Fig. 7 is a trace of the output signal from the distal strain gauge, with values normalised to remove baseline variability. Baseline variability arises due to engorgement of the limb with blood over time. By normalising the signals, each peak shows the delta in signal attributable to each pulse. On the graph, the trace is shown in grey, with each peak indicated by a vertical black line. The two horizontal lines show the mean peak height and the median peak height, with the mean being below the median. The mean height was 6.100565 and the median was 6.481481 .

Test 2: Standing subject, 100 mm Hg working pressure, distal strain gauge measurements

Then the test was repeated with the subject standing (after the tourniquet was removed and the arm had been drained for one minute). Again, partial occlusion was observed, with blood flow into the distal limb and a gradual engorgement.

Fig. 8 is a trace of the output signal from the distal strain gauge for the second test. The mean and median height lines are effectively coincident on this plot, as the pulse mean height was 8.777513 and the median height 8.757576.

This increase in signal level at the distal strain gauge from a mean of approximately 6.10 units to 8.78 units clearly showed that the limb volume was expanding more on each pulse when standing than when seated. We do not claim from this (and nor is it necessary for the experimental design) that the blood pressure of the subject is greater when standing than when seated, though this probably is true. However it is absolutely clear from this data that a larger volume of blood was pumped past the lOOmmHg occlusion on each heartbeat when the subject was standing compared with when they were seated and therefore by inference a greater LOP applies when this subject is standing compared with when they are seated.

This further demonstrated that the distal strain gauge can be used to see when the tourniquet has insufficient pressure, as a pulse can be observed past the tourniquet.

With those conclusions established, the performance of the proximal strain gauge was evaluated under conditions of total occlusion (this being the desired state when a tourniquet is applied and operating correctly, i.e. where blood flow past the tourniquet is stopped entirely).

Test 3: Seated subject, 200 mm Hq working pressure, proximal strain gauge measurements

After again draining the arm, and with the subject seated, the tourniquet was inflated to 200 mm Hg, leading to total occlusion.

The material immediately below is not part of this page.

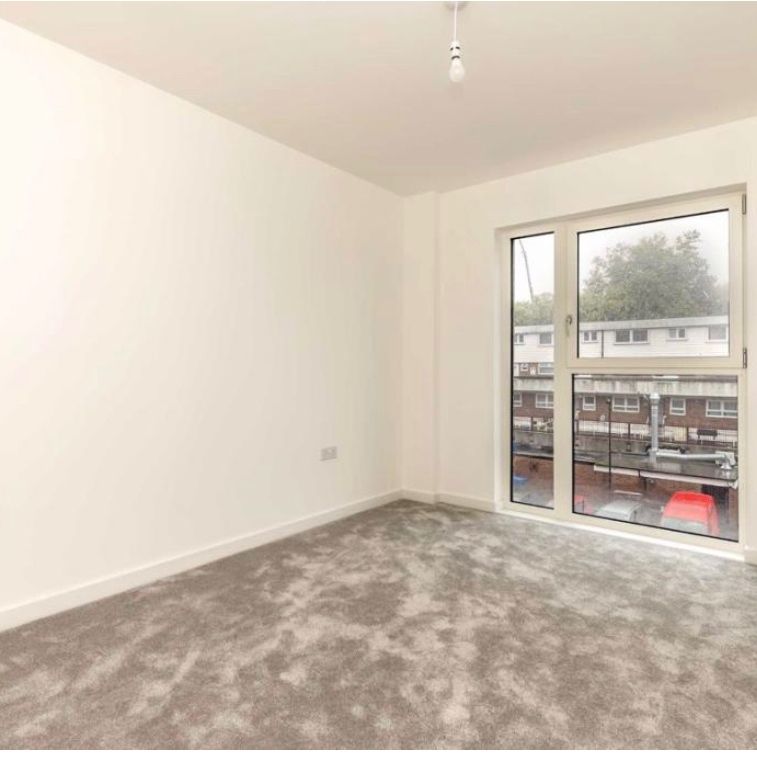 4 Bed Maisonette, Castle Street, E13 - Photo 1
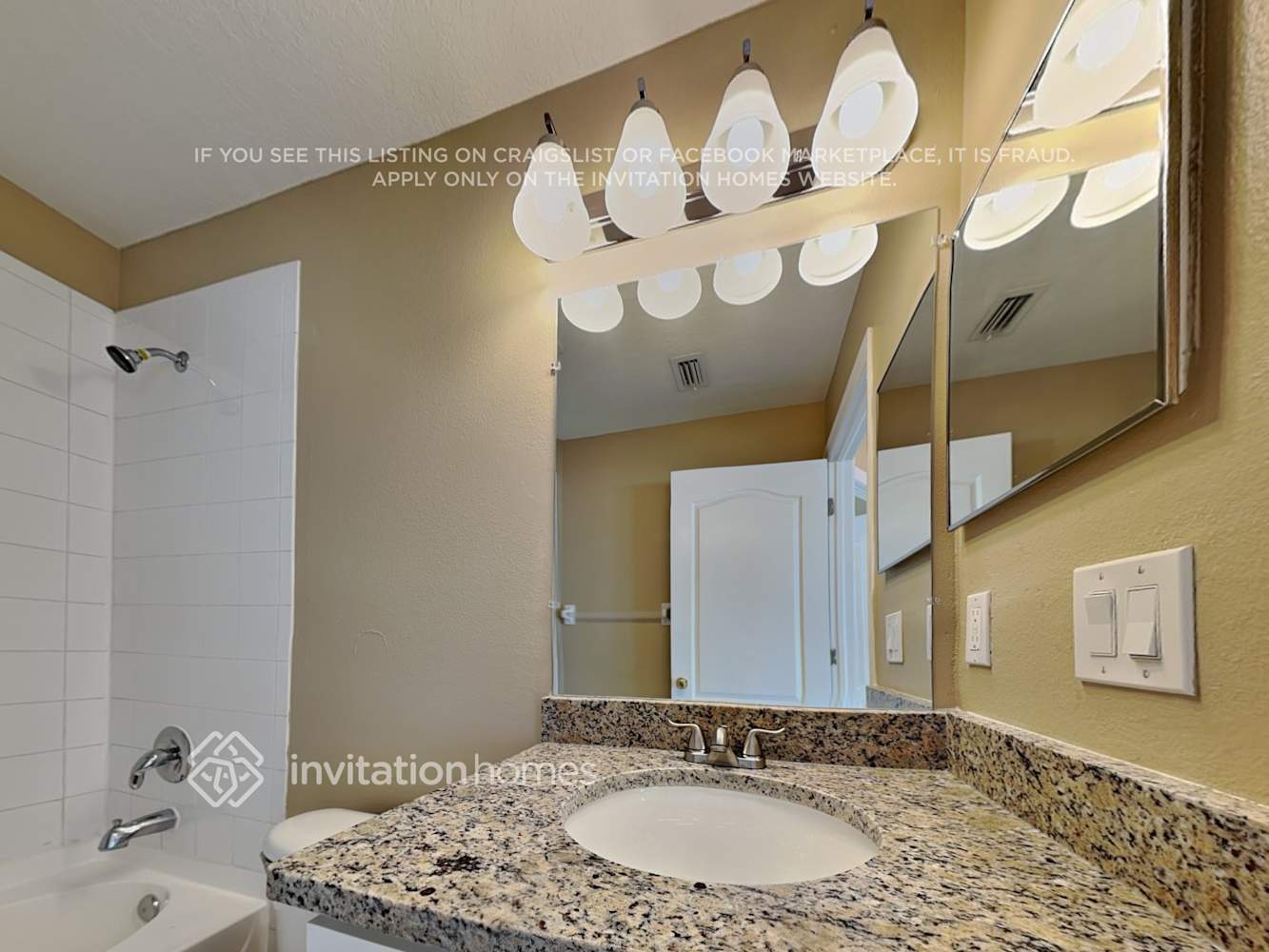 Building Photo - 25830 Bloomsbury Ct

The proximal strain gauge sensor readings were plotted, and the results are shown in Fig. 9. The mean value for pulse peak height was 14.34713, while the median was 14.89274.

With this established, the next test was designed to investigate the effects observable at the proximal strain gauge when LOP increases, knowing that repeating the test with the subject standing would cause an increase in LOP.

Test 4: Standing subject, 200 mm Hg working pressure, proximal strain gauge measurements

After again draining the arm, and with the subject standing, the tourniquet was inflated to 200 mm Hg, leading to total occlusion.

The proximal strain gauge sensor readings were plotted, and the results are shown in Fig. 10. The horizontal mean line is uppermost in this plot with the mean value of pulse peak height at 21 .2741 , while the median was 17.45225.

Taken together the four tests provide a clear confirmation that the proximal strain gauge can provide a measure of changes in LOP, even for a fully occluded limb. Observing a decrease in pulse peak heights at the proximal strain gauge, even while the limb remains fully occluded, provides a reliable indication that LOP has decreased, and vice versa. Thus the tourniquet pressure may be lowered, preferably subject to additional safeguards (such as seeking a corresponding change in induced tourniquet pressure), without risking blood flow past the tourniquet. In this way, the smart tourniquet may be operated to vary the working pressure of the tourniquet in response to changes in the measured output of the proximal strain gauge.

The invention is not limited to the specific embodiments herein which may be varied within the scope of the appended claims.